Resurrecting the ancients: ‘Emotions’ at the Acropolis Museum

By Daphne Chouliaraki Milner


If I asked you to imagine what the ancient Greeks would have been like, what would spring to mind? The legendary Hercules? The mythical Theseus? Socrates and Plato debating under the Acropolis? Brad Pitt in Troy? With the survival of epic literary masterpieces like The Iliad and The Odyssey and, more recently, with films like Troy, 300, Clash of the Titans and even Disney’s Hercules this is no surprise. Our conception of ancient Greece is defined through the grand ideas and magnificent stories that are still being retold today. Imagining your average ancient Greek citizen is surprisingly hard.

The ‘Emotions’ exhibition currently on display at the Acropolis Museum challenges these narratives. Curated by Professors Angelos Chaniotis and Ioannis Mylonopoulos, as well as Nikos Kaltsas honorary director of the National Archaeological Museum, the exhibition relays a different story about who the ancients were and how they connected with each other and to the world around them. Here, the ancients are not merely seen through glorious objects or sites of antiquity. They appear as human beings who experience diverse emotions and express them in different ways depending on where they are and who they relate to. The household, sanctuary, cemetery, agora and battlefield are the main social spaces through which the exhibition explores the lives of these long-dead people. Engravings of children playing with toys, sculptures of mothers and daughters mourning together, paintings of men enjoying a symposium or soldiers killing each other in battle, bring to life ordinary interactions between soldier and enemy, master and slave, owner and pet, god and worshipper.  

Love, lust, pain, grief, rage and revenge unfold through the 129 objects, sculptures and paintings that this exhibition has brought to Athens from the Onassis Cultural Center in New York. Take this inscription on an ancient funerary stele on display at the exhibition. It is written from the perspective of a piglet that died in a traffic accident:

‘I crossed every land with my own feet, alone, undefeated. But now I have left the light because of the violence of the wheels’.

Here, we see a family mourning and commemorating their beloved pet through the written gesture. The family personify their pet by giving it a voice and imagining how it would’ve wanted to be remembered. This highly empathetic expression of grief conjures a world regarded as distant and long gone. It tells us that the ancients were not all epic demi-gods, but that they loved, cared for and mourned their pets much like we do today.

Beyond captivating instances of daily life, the exhibition also offers a broader definition of history. It tells us that history is not only a chronology of events but, crucially a series of minor encounters and small narratives. ‘As a historian, I prefer stories from history’ says the curator, Angelos Chaniotis, who teaches Ancient History and Classics at Princeton University. What Chaniotis wanted to achieve with this exhibition was to tell a story with a beginning, a middle and an end. A story that is interested in people rather than grand, epochal changes.

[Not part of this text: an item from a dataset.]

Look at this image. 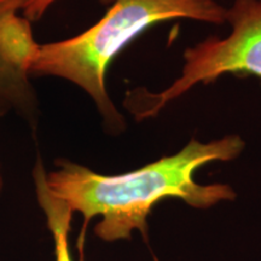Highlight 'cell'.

The exhibition successfully illustrates these modest, individual stories and sheds a new light on the ancient Greeks. The Athenians were not just a democratic polis, a theatrical stage or a legendary army, but also a community that experienced and expressed complex and nuanced emotions. Heartbreak or betrayal: the ancients may have been from a different time, but their existence was not unlike ours today. Despite the apparent differences - and I can’t say I imagine many resemblances between myself and Hercules - the exhibition shows us that emotions remain a thread tying cultures, countries, religions and even historical periods together.